Rep. Jack Kingston of Georgia, a House Republican leader, said, “You’re losing one of the big personalities on the Hill, a guy who knows his stuff and wants to make sure everybody else knows he knows it.”
Ralph Hellman, a lobbyist for the Information Technology Industry Council, said that without Thomas, life on Capitol Hill “certainly will be more boring.... He could mix it up and create havoc with the best of them, but always with a game plan in mind when he created the havoc.”
Hellman added: “The average I.Q. of the city will probably go down by about 10 points. He was always the smartest guy in the room.”
Some GOP activists -- unhappy about the growth of the federal budget deficit during Bush’s administration and opposed to the Medicare drug benefit that took effect this year -- said Thomas had not done enough to restrain federal spending.
As speculation grew in recent weeks that Thomas would end his House career, members of the conservative California Republican Assembly passed a resolution last weekend declaring: “We are glad to see him retire.”
Mike Spence, the group’s president, said, “We welcome the opportunity to get a new congressman who will be a fiscal conservative.”
Likely Republican contenders for Thomas’ seat include Kevin McCarthy, the state Assembly minority leader, and state Sen. Roy Ashburn.
To illustrate the GOP’s strength in the district, Bush carried it with 68% of the vote in the 2004 election and Thomas ran unopposed for the seat he first won in 1978.
Rep. Jim McCrery (R-La.) is considered a front-runner to succeed Thomas as Ways and Means chairman if Republicans retain control of the House in the 2006 elections. Reps. E. Clay Shaw Jr. (R-Fla.) and Nancy L. Johnson (R-Conn.) also have expressed interest in the post.
Thomas, a one-time political science professor at Bakersfield Community College, said he looked forward to spending more time with his grandchildren after leaving Congress, but otherwise offered no hints about his plans.
He said he would “take a look at what’s available.” There has been speculation he will be offered a job in the Bush administration.
He said he was “not walking away into the sunset yet.”
“I haven’t finished my work and I have nine months to go,” he said. “So rather than read my headstone now, let’s see if I can’t carve a few more things in it.”
His major remaining legislative goals include reconciling differences with the Senate on a bill that would extend tax cuts on investment income scheduled to expire at the end of 2008.
These tax cuts have been central to Bush’s economic policy and their extension is one of his top domestic priorities.
A statement issued by Thomas’ office highlighted his accomplishments as chairman, saying the panel paved the way for approval of “over $2 trillion in tax relief for hardworking American families” and “a long overdue voluntary prescription drug benefit in Medicare for the first time in the program’s history.”
Liberal critics, however, have lambasted the tax cuts, saying they unduly favor the affluent.

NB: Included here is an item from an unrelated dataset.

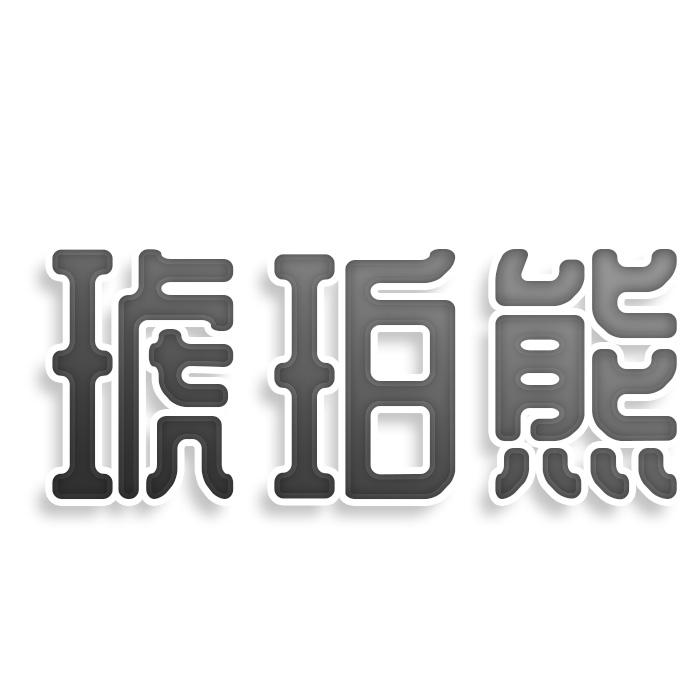 琥珀熊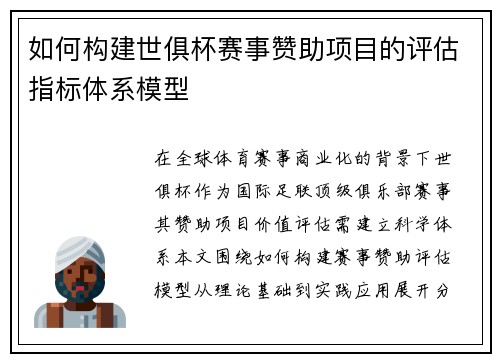 如何构建世俱杯赛事赞助项目的评估指标体系模型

And the Medicare benefit -- along with sparking criticism from conservatives over its cost -- has been assailed by many senior citizens as too complex.

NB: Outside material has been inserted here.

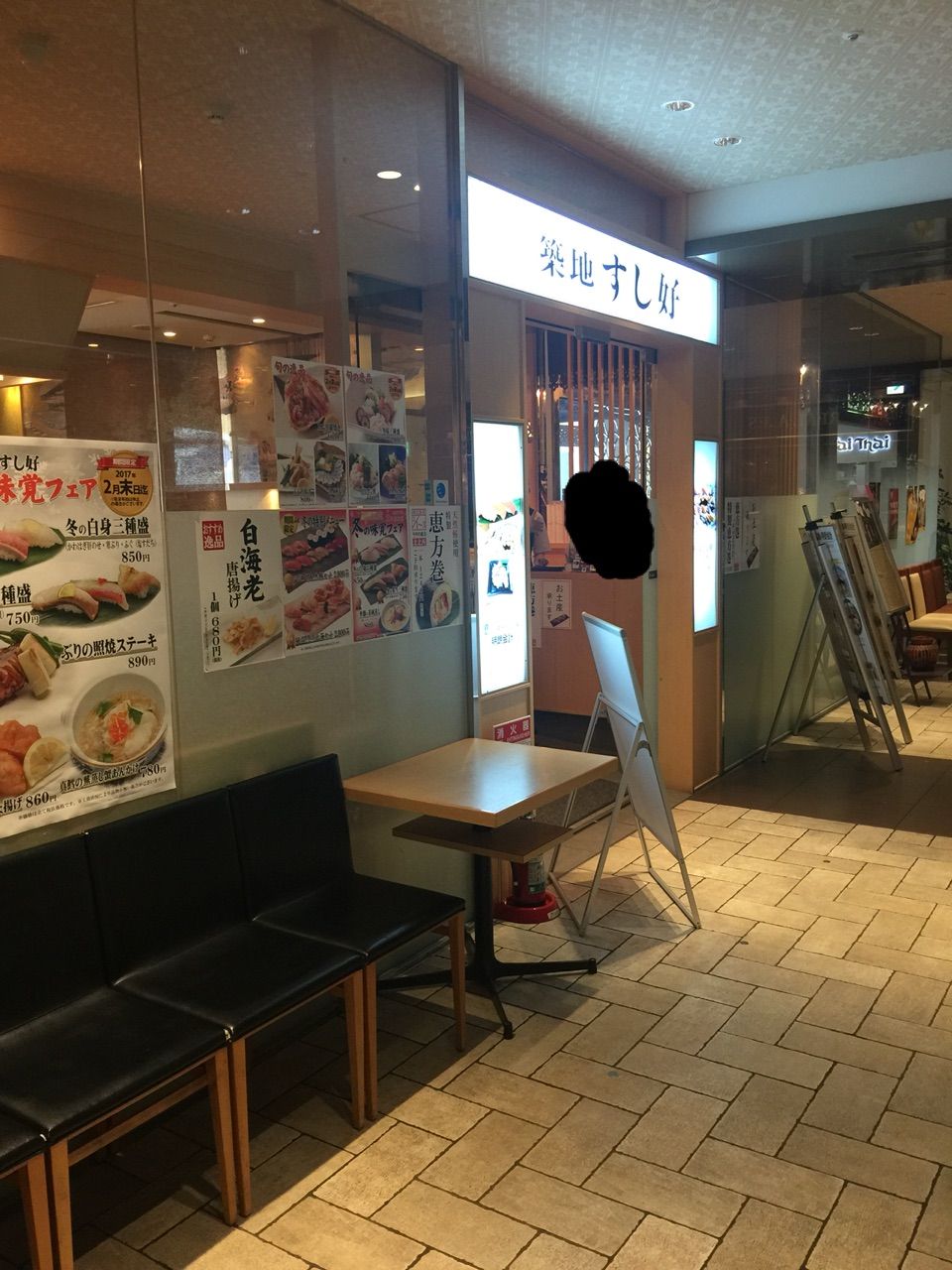 秋葉原 築地すし好 秋葉原ランチブログ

A major political disappointment for Thomas was the failure of his committee to craft a bill to overhaul Social Security.
On the heels of his 2004 reelection, Bush pushed hard for restructuring the program to allow younger workers to divert some of their payroll taxes into investment accounts. But the proposal stalled in the face of adamant Democratic opposition and lukewarm support from many Republicans.

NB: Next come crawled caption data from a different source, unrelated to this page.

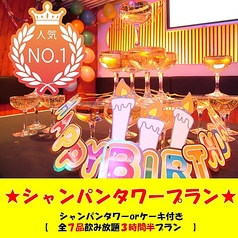 新宿貸切パーティースペース NOMO RIZ ノモリズ 歌舞伎町店のコース写真
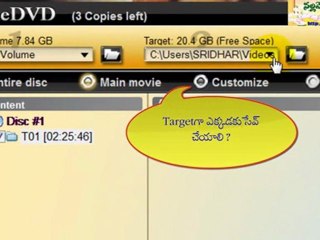 తెలుగు telugu Best DVD copy tool Avio CloneDVD  Full HD Nallamothu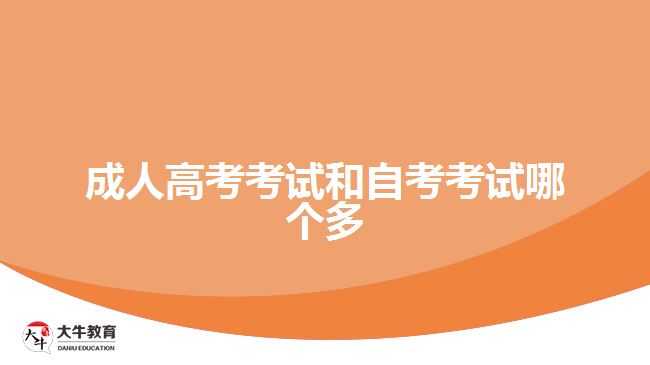 成人高考考试和自考考试哪个多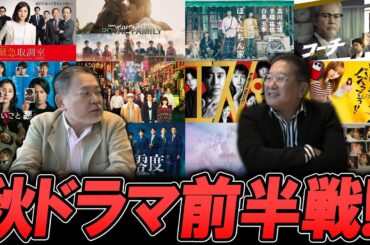【今週のテレビドラマ】秋ドラマ前半戦！継続と脱落は？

The incident that led to Thomas’ highly publicized public apology stemmed from a committee vote he scheduled on a complicated pension reform bill. Most of the panel’s Democrats, saying that they had not seen the bill until the night before, walked out of the meeting before the vote and met in a back room to plot strategy.
Thomas asked his staff to summon the Capitol police to remove them from the back room. But the Democrats refused to budge, and they called reporters to protest Thomas’ action. No arrests were made, and the Democrats eventually left the room.
Thomas, in his mea culpa a few days later, said, “As my mother would have put it, ‘When they were passing out moderation, you were hiding behind the door.’ ”
Simon reported from Washington; Malcolm from Bakersfield.